## Work to be completed:
Among the records, find the lines that hold the string "over" and return them.

## Material provided:

++++

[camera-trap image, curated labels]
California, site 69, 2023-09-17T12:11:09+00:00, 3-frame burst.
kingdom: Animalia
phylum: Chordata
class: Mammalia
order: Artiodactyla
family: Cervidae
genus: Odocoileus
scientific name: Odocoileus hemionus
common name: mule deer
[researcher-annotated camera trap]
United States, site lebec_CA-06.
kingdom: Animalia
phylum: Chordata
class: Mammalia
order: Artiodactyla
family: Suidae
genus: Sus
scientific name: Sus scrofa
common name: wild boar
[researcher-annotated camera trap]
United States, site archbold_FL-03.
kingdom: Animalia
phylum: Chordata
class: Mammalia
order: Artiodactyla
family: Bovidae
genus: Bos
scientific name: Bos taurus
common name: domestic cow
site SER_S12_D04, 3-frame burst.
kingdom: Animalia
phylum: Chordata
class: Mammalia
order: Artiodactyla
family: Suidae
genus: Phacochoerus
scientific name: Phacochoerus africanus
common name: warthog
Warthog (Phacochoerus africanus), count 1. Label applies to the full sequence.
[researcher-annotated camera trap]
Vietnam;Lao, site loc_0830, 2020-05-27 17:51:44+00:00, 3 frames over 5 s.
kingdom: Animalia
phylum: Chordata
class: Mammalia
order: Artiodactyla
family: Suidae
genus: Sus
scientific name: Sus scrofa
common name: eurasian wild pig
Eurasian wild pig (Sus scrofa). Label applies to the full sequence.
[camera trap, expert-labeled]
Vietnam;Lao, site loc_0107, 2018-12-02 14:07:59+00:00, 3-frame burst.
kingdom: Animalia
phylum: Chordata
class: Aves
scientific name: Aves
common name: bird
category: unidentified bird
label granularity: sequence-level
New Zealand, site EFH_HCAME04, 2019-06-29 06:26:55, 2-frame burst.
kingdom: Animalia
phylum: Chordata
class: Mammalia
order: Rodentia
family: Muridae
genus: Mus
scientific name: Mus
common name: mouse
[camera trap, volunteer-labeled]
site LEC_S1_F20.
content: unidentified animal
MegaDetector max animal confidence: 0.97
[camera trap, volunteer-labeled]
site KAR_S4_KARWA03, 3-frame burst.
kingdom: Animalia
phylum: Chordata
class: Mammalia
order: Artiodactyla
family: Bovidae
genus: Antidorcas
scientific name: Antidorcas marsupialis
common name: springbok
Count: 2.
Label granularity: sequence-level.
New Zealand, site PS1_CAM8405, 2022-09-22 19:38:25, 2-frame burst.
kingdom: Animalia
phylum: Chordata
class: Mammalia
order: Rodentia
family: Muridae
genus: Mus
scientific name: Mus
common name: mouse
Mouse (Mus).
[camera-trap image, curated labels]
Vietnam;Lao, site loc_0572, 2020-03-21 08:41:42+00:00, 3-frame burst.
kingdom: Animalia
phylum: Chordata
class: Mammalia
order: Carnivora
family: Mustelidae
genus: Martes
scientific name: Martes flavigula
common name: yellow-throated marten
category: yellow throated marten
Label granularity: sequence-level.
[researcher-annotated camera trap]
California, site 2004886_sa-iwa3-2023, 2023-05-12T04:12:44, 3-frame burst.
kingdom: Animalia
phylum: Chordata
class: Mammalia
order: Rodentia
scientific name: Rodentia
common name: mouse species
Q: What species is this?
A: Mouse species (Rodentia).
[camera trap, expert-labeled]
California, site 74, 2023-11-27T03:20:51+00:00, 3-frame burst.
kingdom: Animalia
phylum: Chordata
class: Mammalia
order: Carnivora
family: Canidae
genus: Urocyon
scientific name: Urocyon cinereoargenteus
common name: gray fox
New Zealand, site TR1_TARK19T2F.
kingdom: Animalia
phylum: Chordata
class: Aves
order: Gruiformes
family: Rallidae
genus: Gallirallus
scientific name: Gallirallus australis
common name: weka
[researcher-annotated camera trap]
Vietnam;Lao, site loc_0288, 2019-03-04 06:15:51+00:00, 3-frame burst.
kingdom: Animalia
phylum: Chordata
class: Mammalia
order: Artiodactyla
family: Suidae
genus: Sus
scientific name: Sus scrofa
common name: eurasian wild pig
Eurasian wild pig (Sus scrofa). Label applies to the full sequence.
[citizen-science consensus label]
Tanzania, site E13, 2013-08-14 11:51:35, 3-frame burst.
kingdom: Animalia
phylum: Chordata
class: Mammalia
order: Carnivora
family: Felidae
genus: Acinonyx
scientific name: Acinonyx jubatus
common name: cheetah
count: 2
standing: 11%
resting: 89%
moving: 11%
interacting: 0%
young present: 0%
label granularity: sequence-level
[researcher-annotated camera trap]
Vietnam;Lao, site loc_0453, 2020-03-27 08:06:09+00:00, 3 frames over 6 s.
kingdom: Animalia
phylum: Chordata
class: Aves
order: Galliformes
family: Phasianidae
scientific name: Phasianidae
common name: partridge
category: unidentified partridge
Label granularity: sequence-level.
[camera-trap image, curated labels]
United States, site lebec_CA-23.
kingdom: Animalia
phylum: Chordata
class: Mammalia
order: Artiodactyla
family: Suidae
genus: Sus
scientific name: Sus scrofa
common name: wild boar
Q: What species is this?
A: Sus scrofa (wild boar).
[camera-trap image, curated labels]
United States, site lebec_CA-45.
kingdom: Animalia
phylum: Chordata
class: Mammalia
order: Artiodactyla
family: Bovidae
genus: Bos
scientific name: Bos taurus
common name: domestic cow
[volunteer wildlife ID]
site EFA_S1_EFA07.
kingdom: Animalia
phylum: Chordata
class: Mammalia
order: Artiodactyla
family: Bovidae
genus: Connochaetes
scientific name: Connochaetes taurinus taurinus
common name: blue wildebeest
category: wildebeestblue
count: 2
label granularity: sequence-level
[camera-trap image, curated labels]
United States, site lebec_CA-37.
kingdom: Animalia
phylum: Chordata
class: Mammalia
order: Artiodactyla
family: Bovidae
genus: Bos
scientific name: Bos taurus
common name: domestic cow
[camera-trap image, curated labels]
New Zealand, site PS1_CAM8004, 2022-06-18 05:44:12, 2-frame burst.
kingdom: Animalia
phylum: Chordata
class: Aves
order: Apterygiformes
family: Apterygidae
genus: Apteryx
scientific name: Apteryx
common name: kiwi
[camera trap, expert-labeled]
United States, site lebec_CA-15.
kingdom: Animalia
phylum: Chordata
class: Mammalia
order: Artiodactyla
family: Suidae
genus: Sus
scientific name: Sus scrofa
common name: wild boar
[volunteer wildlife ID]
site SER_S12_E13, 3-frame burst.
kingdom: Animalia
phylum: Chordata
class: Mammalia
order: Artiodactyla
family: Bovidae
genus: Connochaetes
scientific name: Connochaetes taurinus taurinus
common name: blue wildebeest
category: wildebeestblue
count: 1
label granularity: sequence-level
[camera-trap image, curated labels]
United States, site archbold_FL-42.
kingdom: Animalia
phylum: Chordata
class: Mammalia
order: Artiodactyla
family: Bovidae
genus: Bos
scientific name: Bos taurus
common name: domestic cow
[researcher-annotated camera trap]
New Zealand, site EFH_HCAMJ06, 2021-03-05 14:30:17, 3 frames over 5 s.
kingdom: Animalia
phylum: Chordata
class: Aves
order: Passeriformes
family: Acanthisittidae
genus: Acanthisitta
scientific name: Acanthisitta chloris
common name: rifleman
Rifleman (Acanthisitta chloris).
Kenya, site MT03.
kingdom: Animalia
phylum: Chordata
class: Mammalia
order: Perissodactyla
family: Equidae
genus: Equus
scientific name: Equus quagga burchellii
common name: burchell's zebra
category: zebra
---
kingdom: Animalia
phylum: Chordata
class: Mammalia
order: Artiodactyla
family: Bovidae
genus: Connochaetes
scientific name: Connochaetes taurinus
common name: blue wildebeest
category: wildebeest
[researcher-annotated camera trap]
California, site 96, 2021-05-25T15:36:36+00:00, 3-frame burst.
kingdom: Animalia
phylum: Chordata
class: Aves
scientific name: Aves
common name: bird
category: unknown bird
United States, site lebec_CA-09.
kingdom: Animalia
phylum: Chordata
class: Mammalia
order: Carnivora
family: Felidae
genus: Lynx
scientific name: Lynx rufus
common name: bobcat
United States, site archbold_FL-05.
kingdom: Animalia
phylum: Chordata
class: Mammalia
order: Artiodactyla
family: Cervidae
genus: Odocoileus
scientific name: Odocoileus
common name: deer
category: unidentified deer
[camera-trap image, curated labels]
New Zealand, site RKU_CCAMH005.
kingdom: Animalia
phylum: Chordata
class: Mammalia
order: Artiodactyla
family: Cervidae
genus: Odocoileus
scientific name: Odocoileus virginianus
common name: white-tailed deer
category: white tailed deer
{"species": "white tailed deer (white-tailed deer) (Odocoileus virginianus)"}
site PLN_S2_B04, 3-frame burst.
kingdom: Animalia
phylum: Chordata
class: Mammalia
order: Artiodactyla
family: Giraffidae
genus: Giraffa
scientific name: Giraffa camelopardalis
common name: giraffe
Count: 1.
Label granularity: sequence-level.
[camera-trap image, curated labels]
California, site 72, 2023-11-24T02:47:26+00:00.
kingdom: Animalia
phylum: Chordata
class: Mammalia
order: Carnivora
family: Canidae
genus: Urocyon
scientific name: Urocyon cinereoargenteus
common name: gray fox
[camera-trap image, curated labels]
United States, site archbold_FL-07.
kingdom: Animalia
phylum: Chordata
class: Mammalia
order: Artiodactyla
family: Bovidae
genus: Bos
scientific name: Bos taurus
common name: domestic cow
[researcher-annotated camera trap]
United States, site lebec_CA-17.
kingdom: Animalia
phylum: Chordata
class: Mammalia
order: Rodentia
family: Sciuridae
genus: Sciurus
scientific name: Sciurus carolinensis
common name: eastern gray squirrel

++++

## Answer section:
Vietnam;Lao, site loc_0830, 2020-05-27 17:51:44+00:00, 3 frames over 5 s.
Vietnam;Lao, site loc_0453, 2020-03-27 08:06:09+00:00, 3 frames over 6 s.
New Zealand, site EFH_HCAMJ06, 2021-03-05 14:30:17, 3 frames over 5 s.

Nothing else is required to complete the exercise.